--- Start of ENTRIES SHOWN ---
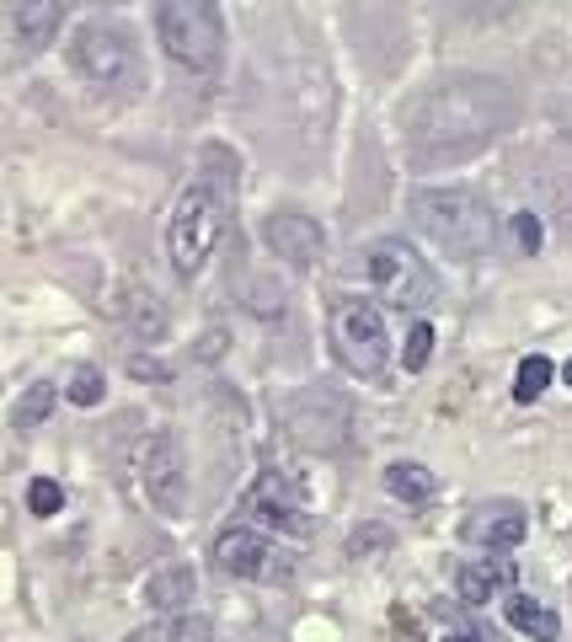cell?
Returning a JSON list of instances; mask_svg holds the SVG:
<instances>
[{"instance_id": "cell-1", "label": "cell", "mask_w": 572, "mask_h": 642, "mask_svg": "<svg viewBox=\"0 0 572 642\" xmlns=\"http://www.w3.org/2000/svg\"><path fill=\"white\" fill-rule=\"evenodd\" d=\"M513 102L503 81H445L412 108V145L418 156H465L487 145L509 124Z\"/></svg>"}, {"instance_id": "cell-2", "label": "cell", "mask_w": 572, "mask_h": 642, "mask_svg": "<svg viewBox=\"0 0 572 642\" xmlns=\"http://www.w3.org/2000/svg\"><path fill=\"white\" fill-rule=\"evenodd\" d=\"M412 220L439 252L476 262L498 247V220L493 209L465 188H423L412 193Z\"/></svg>"}, {"instance_id": "cell-3", "label": "cell", "mask_w": 572, "mask_h": 642, "mask_svg": "<svg viewBox=\"0 0 572 642\" xmlns=\"http://www.w3.org/2000/svg\"><path fill=\"white\" fill-rule=\"evenodd\" d=\"M156 33L166 60L183 64L188 75H220L225 64V22L209 0H161L156 5Z\"/></svg>"}, {"instance_id": "cell-4", "label": "cell", "mask_w": 572, "mask_h": 642, "mask_svg": "<svg viewBox=\"0 0 572 642\" xmlns=\"http://www.w3.org/2000/svg\"><path fill=\"white\" fill-rule=\"evenodd\" d=\"M70 70L80 81L102 86V91H139L145 86V60H139L134 38H128L124 27H113V22L75 27V38H70Z\"/></svg>"}, {"instance_id": "cell-5", "label": "cell", "mask_w": 572, "mask_h": 642, "mask_svg": "<svg viewBox=\"0 0 572 642\" xmlns=\"http://www.w3.org/2000/svg\"><path fill=\"white\" fill-rule=\"evenodd\" d=\"M220 231H225V203L209 183H192L183 188L177 209H172V225H166V252L177 279H198L209 268V257L220 247Z\"/></svg>"}, {"instance_id": "cell-6", "label": "cell", "mask_w": 572, "mask_h": 642, "mask_svg": "<svg viewBox=\"0 0 572 642\" xmlns=\"http://www.w3.org/2000/svg\"><path fill=\"white\" fill-rule=\"evenodd\" d=\"M364 273H370V284L381 289L385 300L401 306V311H418V306H428V300L439 295L434 268L412 252L407 242H396V236H385V242H370V247H364Z\"/></svg>"}, {"instance_id": "cell-7", "label": "cell", "mask_w": 572, "mask_h": 642, "mask_svg": "<svg viewBox=\"0 0 572 642\" xmlns=\"http://www.w3.org/2000/svg\"><path fill=\"white\" fill-rule=\"evenodd\" d=\"M332 348L353 375H381L390 359V337L385 321L370 300H337L332 306Z\"/></svg>"}, {"instance_id": "cell-8", "label": "cell", "mask_w": 572, "mask_h": 642, "mask_svg": "<svg viewBox=\"0 0 572 642\" xmlns=\"http://www.w3.org/2000/svg\"><path fill=\"white\" fill-rule=\"evenodd\" d=\"M139 482H145V498L156 504V514L177 519L188 509V460H183V445L172 429H156L145 440V455H139Z\"/></svg>"}, {"instance_id": "cell-9", "label": "cell", "mask_w": 572, "mask_h": 642, "mask_svg": "<svg viewBox=\"0 0 572 642\" xmlns=\"http://www.w3.org/2000/svg\"><path fill=\"white\" fill-rule=\"evenodd\" d=\"M214 563H220V573L252 578V583H284V578L295 573L289 552H278V546H273L268 535H257V530H225V535L214 541Z\"/></svg>"}, {"instance_id": "cell-10", "label": "cell", "mask_w": 572, "mask_h": 642, "mask_svg": "<svg viewBox=\"0 0 572 642\" xmlns=\"http://www.w3.org/2000/svg\"><path fill=\"white\" fill-rule=\"evenodd\" d=\"M262 242L273 247V257H284L289 268H316L326 257V231L300 209H278L262 220Z\"/></svg>"}, {"instance_id": "cell-11", "label": "cell", "mask_w": 572, "mask_h": 642, "mask_svg": "<svg viewBox=\"0 0 572 642\" xmlns=\"http://www.w3.org/2000/svg\"><path fill=\"white\" fill-rule=\"evenodd\" d=\"M247 514H252L257 524H268V530H289V535H306V530H311V514L300 504V493H295L278 471H262L252 482Z\"/></svg>"}, {"instance_id": "cell-12", "label": "cell", "mask_w": 572, "mask_h": 642, "mask_svg": "<svg viewBox=\"0 0 572 642\" xmlns=\"http://www.w3.org/2000/svg\"><path fill=\"white\" fill-rule=\"evenodd\" d=\"M524 530H530V519L519 504H482L465 519V541H476L487 552H513L524 541Z\"/></svg>"}, {"instance_id": "cell-13", "label": "cell", "mask_w": 572, "mask_h": 642, "mask_svg": "<svg viewBox=\"0 0 572 642\" xmlns=\"http://www.w3.org/2000/svg\"><path fill=\"white\" fill-rule=\"evenodd\" d=\"M455 583H460V600L465 605H487V600H498L503 589L519 583V568H513L509 557H482V563H465Z\"/></svg>"}, {"instance_id": "cell-14", "label": "cell", "mask_w": 572, "mask_h": 642, "mask_svg": "<svg viewBox=\"0 0 572 642\" xmlns=\"http://www.w3.org/2000/svg\"><path fill=\"white\" fill-rule=\"evenodd\" d=\"M119 317H124V326L139 337V343H161V337H166V306H161L145 284H124Z\"/></svg>"}, {"instance_id": "cell-15", "label": "cell", "mask_w": 572, "mask_h": 642, "mask_svg": "<svg viewBox=\"0 0 572 642\" xmlns=\"http://www.w3.org/2000/svg\"><path fill=\"white\" fill-rule=\"evenodd\" d=\"M11 22H16L22 54H38V49L54 44V33H60V22H64V5H54V0H27V5H16Z\"/></svg>"}, {"instance_id": "cell-16", "label": "cell", "mask_w": 572, "mask_h": 642, "mask_svg": "<svg viewBox=\"0 0 572 642\" xmlns=\"http://www.w3.org/2000/svg\"><path fill=\"white\" fill-rule=\"evenodd\" d=\"M509 627L513 632H524V638L535 642H562V621H557V610L546 605V600H530V594H513L509 600Z\"/></svg>"}, {"instance_id": "cell-17", "label": "cell", "mask_w": 572, "mask_h": 642, "mask_svg": "<svg viewBox=\"0 0 572 642\" xmlns=\"http://www.w3.org/2000/svg\"><path fill=\"white\" fill-rule=\"evenodd\" d=\"M192 589H198V578H192V568H183V563H172V568H161V573L145 583V600L156 605V610H166V616H183V605L192 600Z\"/></svg>"}, {"instance_id": "cell-18", "label": "cell", "mask_w": 572, "mask_h": 642, "mask_svg": "<svg viewBox=\"0 0 572 642\" xmlns=\"http://www.w3.org/2000/svg\"><path fill=\"white\" fill-rule=\"evenodd\" d=\"M124 642H214V627H209V616H161V621H150V627H139V632H128Z\"/></svg>"}, {"instance_id": "cell-19", "label": "cell", "mask_w": 572, "mask_h": 642, "mask_svg": "<svg viewBox=\"0 0 572 642\" xmlns=\"http://www.w3.org/2000/svg\"><path fill=\"white\" fill-rule=\"evenodd\" d=\"M434 471L428 466H418V460H390L385 466V493L390 498H401V504H428L434 498Z\"/></svg>"}, {"instance_id": "cell-20", "label": "cell", "mask_w": 572, "mask_h": 642, "mask_svg": "<svg viewBox=\"0 0 572 642\" xmlns=\"http://www.w3.org/2000/svg\"><path fill=\"white\" fill-rule=\"evenodd\" d=\"M49 412H54V381H38V385H27V396L16 402L11 423H16V429H38Z\"/></svg>"}, {"instance_id": "cell-21", "label": "cell", "mask_w": 572, "mask_h": 642, "mask_svg": "<svg viewBox=\"0 0 572 642\" xmlns=\"http://www.w3.org/2000/svg\"><path fill=\"white\" fill-rule=\"evenodd\" d=\"M551 375H557V365H551L546 354H530V359L519 365V375H513V396H519V402H535V396L551 385Z\"/></svg>"}, {"instance_id": "cell-22", "label": "cell", "mask_w": 572, "mask_h": 642, "mask_svg": "<svg viewBox=\"0 0 572 642\" xmlns=\"http://www.w3.org/2000/svg\"><path fill=\"white\" fill-rule=\"evenodd\" d=\"M64 391H70V402H75V407H97V402L108 396V381H102V370H97V365H75Z\"/></svg>"}, {"instance_id": "cell-23", "label": "cell", "mask_w": 572, "mask_h": 642, "mask_svg": "<svg viewBox=\"0 0 572 642\" xmlns=\"http://www.w3.org/2000/svg\"><path fill=\"white\" fill-rule=\"evenodd\" d=\"M428 354H434V326H428V321H418V326L407 332V348H401V365H407V370L418 375V370L428 365Z\"/></svg>"}, {"instance_id": "cell-24", "label": "cell", "mask_w": 572, "mask_h": 642, "mask_svg": "<svg viewBox=\"0 0 572 642\" xmlns=\"http://www.w3.org/2000/svg\"><path fill=\"white\" fill-rule=\"evenodd\" d=\"M27 509L38 514V519L60 514V509H64V487H60V482H49V477H38V482L27 487Z\"/></svg>"}, {"instance_id": "cell-25", "label": "cell", "mask_w": 572, "mask_h": 642, "mask_svg": "<svg viewBox=\"0 0 572 642\" xmlns=\"http://www.w3.org/2000/svg\"><path fill=\"white\" fill-rule=\"evenodd\" d=\"M385 546H390V530H381V524H364V530L348 535V557H375Z\"/></svg>"}, {"instance_id": "cell-26", "label": "cell", "mask_w": 572, "mask_h": 642, "mask_svg": "<svg viewBox=\"0 0 572 642\" xmlns=\"http://www.w3.org/2000/svg\"><path fill=\"white\" fill-rule=\"evenodd\" d=\"M247 306H252L257 317H278V311H284V289H278L273 279H257V284H252V300H247Z\"/></svg>"}, {"instance_id": "cell-27", "label": "cell", "mask_w": 572, "mask_h": 642, "mask_svg": "<svg viewBox=\"0 0 572 642\" xmlns=\"http://www.w3.org/2000/svg\"><path fill=\"white\" fill-rule=\"evenodd\" d=\"M513 242H519L524 257H535L540 252V220L535 214H513Z\"/></svg>"}, {"instance_id": "cell-28", "label": "cell", "mask_w": 572, "mask_h": 642, "mask_svg": "<svg viewBox=\"0 0 572 642\" xmlns=\"http://www.w3.org/2000/svg\"><path fill=\"white\" fill-rule=\"evenodd\" d=\"M128 375H134V381H172V370L156 365L150 354H134V359H128Z\"/></svg>"}, {"instance_id": "cell-29", "label": "cell", "mask_w": 572, "mask_h": 642, "mask_svg": "<svg viewBox=\"0 0 572 642\" xmlns=\"http://www.w3.org/2000/svg\"><path fill=\"white\" fill-rule=\"evenodd\" d=\"M225 348V332H203V348H198V359H214Z\"/></svg>"}, {"instance_id": "cell-30", "label": "cell", "mask_w": 572, "mask_h": 642, "mask_svg": "<svg viewBox=\"0 0 572 642\" xmlns=\"http://www.w3.org/2000/svg\"><path fill=\"white\" fill-rule=\"evenodd\" d=\"M445 642H487V638H476V632H449Z\"/></svg>"}, {"instance_id": "cell-31", "label": "cell", "mask_w": 572, "mask_h": 642, "mask_svg": "<svg viewBox=\"0 0 572 642\" xmlns=\"http://www.w3.org/2000/svg\"><path fill=\"white\" fill-rule=\"evenodd\" d=\"M562 375H568V385H572V359H568V370H562Z\"/></svg>"}]
</instances>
--- End of ENTRIES SHOWN ---
§ **GIVEN PROBLEM**: Write out the rows unchanged, beginning at the very start of the rows and continuing through the line that contains "<instances>". Leave the pictures out of your answer.

§ **THE REPLY**:
cell?
Returning a JSON list of instances; mask_svg holds the SVG:
<instances>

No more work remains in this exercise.